• STUDY MATERIAL
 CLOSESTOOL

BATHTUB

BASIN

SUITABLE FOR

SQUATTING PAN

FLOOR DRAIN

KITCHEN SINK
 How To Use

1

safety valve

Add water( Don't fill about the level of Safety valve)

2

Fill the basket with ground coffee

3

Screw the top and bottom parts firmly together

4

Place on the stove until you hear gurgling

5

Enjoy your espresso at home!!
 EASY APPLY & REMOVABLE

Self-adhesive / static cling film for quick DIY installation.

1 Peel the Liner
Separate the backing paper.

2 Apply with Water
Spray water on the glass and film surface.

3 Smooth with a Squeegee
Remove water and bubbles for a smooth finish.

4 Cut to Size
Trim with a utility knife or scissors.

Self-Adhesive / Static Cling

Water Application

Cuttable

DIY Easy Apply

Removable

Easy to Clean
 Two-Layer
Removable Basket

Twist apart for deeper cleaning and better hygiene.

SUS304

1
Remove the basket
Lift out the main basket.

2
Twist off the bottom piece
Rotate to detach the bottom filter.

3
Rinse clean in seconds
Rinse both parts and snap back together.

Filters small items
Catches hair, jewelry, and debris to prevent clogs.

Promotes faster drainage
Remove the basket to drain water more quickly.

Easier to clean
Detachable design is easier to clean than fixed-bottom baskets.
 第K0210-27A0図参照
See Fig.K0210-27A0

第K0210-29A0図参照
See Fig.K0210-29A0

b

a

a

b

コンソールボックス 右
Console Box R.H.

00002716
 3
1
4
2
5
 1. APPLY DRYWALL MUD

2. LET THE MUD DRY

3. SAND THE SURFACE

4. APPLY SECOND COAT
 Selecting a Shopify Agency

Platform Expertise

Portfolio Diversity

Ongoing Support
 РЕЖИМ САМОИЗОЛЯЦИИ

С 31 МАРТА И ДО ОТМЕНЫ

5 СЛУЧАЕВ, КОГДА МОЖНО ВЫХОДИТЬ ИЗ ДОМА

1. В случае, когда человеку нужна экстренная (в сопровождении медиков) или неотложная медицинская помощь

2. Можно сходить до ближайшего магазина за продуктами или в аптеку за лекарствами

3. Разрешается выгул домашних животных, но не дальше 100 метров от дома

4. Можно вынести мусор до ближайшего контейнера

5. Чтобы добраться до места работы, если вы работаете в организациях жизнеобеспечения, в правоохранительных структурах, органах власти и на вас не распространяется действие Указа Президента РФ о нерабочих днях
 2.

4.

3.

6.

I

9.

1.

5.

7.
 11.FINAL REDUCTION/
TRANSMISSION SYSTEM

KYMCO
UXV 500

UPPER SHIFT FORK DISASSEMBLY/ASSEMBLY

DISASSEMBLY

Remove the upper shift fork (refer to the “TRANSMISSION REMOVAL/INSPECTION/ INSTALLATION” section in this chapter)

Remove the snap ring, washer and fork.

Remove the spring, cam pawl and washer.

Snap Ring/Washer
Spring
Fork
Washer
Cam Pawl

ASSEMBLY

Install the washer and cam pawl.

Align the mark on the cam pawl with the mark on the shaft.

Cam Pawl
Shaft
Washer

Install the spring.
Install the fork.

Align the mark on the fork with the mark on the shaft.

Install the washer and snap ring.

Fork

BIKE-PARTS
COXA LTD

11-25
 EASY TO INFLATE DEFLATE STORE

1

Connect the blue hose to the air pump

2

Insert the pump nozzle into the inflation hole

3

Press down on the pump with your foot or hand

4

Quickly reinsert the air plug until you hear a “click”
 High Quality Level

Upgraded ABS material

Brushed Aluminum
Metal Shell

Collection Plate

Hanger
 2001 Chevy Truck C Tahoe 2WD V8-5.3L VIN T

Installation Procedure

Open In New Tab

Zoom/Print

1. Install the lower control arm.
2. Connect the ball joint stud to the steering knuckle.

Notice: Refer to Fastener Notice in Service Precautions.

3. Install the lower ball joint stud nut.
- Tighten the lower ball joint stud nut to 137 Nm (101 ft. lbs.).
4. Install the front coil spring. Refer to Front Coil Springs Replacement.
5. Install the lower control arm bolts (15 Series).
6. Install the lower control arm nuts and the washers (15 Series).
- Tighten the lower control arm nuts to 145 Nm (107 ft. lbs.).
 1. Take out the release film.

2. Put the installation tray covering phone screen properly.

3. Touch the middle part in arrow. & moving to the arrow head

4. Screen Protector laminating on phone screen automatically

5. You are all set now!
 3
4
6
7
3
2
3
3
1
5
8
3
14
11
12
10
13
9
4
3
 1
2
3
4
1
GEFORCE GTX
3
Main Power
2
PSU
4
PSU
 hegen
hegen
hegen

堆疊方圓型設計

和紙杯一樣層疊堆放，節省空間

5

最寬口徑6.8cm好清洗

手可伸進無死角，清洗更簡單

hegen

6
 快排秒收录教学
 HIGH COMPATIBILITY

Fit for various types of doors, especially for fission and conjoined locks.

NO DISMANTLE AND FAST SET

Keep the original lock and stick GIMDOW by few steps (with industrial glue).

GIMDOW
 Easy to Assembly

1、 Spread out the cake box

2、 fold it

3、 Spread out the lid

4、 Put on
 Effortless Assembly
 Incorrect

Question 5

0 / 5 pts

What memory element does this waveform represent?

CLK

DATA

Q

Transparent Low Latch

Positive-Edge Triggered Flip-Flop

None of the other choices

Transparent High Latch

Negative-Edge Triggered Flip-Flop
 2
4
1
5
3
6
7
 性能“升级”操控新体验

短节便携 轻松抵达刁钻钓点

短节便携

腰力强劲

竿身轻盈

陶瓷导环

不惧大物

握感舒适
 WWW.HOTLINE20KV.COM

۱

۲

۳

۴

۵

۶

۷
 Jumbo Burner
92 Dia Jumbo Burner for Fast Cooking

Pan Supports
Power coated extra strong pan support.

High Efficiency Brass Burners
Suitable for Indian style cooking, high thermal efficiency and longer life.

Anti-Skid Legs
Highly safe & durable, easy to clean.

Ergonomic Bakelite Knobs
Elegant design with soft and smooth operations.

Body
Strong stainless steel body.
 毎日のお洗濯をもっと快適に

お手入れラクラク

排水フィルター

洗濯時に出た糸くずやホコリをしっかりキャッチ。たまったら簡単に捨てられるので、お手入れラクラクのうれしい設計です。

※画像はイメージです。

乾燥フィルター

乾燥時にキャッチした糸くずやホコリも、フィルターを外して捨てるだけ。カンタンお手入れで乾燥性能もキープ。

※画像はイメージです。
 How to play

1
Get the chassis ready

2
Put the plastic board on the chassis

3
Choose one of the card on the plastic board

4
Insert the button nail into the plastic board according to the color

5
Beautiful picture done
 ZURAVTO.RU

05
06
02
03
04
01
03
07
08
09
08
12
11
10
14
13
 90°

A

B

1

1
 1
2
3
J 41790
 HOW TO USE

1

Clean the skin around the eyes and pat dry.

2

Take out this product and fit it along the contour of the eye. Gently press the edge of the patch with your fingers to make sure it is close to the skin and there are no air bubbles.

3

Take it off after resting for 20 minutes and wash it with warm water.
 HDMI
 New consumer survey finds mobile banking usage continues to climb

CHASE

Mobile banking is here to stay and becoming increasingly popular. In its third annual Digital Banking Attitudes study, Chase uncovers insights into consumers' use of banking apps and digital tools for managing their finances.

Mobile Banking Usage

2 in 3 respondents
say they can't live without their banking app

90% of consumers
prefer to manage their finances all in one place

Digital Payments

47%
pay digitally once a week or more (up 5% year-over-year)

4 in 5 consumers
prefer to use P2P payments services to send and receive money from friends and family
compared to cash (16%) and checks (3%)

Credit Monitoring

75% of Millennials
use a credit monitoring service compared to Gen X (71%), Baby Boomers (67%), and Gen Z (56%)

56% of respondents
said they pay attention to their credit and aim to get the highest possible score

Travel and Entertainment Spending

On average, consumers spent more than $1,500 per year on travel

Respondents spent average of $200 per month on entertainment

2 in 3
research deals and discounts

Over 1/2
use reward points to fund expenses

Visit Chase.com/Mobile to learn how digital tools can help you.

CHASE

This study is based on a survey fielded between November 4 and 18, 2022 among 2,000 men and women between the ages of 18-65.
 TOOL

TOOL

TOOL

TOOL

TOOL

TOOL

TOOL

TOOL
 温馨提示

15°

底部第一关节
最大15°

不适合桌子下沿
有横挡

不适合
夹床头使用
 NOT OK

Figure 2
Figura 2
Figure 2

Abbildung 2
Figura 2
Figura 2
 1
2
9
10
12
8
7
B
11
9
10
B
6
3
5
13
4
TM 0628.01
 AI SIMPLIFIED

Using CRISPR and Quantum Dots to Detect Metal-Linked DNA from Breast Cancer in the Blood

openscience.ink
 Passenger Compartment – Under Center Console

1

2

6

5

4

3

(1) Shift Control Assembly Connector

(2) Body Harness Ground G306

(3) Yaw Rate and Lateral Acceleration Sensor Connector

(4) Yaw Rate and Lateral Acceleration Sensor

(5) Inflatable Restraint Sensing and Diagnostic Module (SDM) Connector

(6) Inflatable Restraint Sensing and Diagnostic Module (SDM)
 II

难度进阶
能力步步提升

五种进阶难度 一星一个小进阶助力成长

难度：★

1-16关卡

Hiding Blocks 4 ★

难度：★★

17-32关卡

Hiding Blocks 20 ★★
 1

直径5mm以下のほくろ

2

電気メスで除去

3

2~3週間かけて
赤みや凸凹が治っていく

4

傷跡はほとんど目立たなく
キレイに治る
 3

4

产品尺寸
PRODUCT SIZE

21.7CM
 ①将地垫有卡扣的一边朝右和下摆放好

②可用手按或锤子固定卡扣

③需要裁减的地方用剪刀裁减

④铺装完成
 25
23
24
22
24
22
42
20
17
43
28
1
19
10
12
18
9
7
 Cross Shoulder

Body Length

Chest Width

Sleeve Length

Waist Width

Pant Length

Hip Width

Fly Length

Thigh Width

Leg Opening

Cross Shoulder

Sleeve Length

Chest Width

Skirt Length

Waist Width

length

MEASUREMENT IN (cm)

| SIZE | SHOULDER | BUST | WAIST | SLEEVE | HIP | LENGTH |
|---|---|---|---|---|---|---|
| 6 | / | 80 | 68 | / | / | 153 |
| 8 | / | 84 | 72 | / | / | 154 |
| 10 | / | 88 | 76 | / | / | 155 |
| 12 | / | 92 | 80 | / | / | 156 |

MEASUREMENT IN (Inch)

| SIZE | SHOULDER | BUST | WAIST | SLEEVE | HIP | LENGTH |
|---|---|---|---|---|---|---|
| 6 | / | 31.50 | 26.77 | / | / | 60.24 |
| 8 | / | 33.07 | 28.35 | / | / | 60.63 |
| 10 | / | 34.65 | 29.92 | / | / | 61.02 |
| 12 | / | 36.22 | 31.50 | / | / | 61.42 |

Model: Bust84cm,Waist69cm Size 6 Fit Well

• DIRECTIONS FOR THIS TASK
From the records above, transcribe without alteration every line from the one with "(2) Body Harness Ground G306" to the one with "②可用手按或锤子固定卡扣", inclusive.

• RESPONSE TO THIS TASK
(2) Body Harness Ground G306

(3) Yaw Rate and Lateral Acceleration Sensor Connector

(4) Yaw Rate and Lateral Acceleration Sensor

(5) Inflatable Restraint Sensing and Diagnostic Module (SDM) Connector

(6) Inflatable Restraint Sensing and Diagnostic Module (SDM)
 II

难度进阶
能力步步提升

五种进阶难度 一星一个小进阶助力成长

难度：★

1-16关卡

Hiding Blocks 4 ★

难度：★★

17-32关卡

Hiding Blocks 20 ★★
 1

直径5mm以下のほくろ

2

電気メスで除去

3

2~3週間かけて
赤みや凸凹が治っていく

4

傷跡はほとんど目立たなく
キレイに治る
 3

4

产品尺寸
PRODUCT SIZE

21.7CM
 ①将地垫有卡扣的一边朝右和下摆放好

②可用手按或锤子固定卡扣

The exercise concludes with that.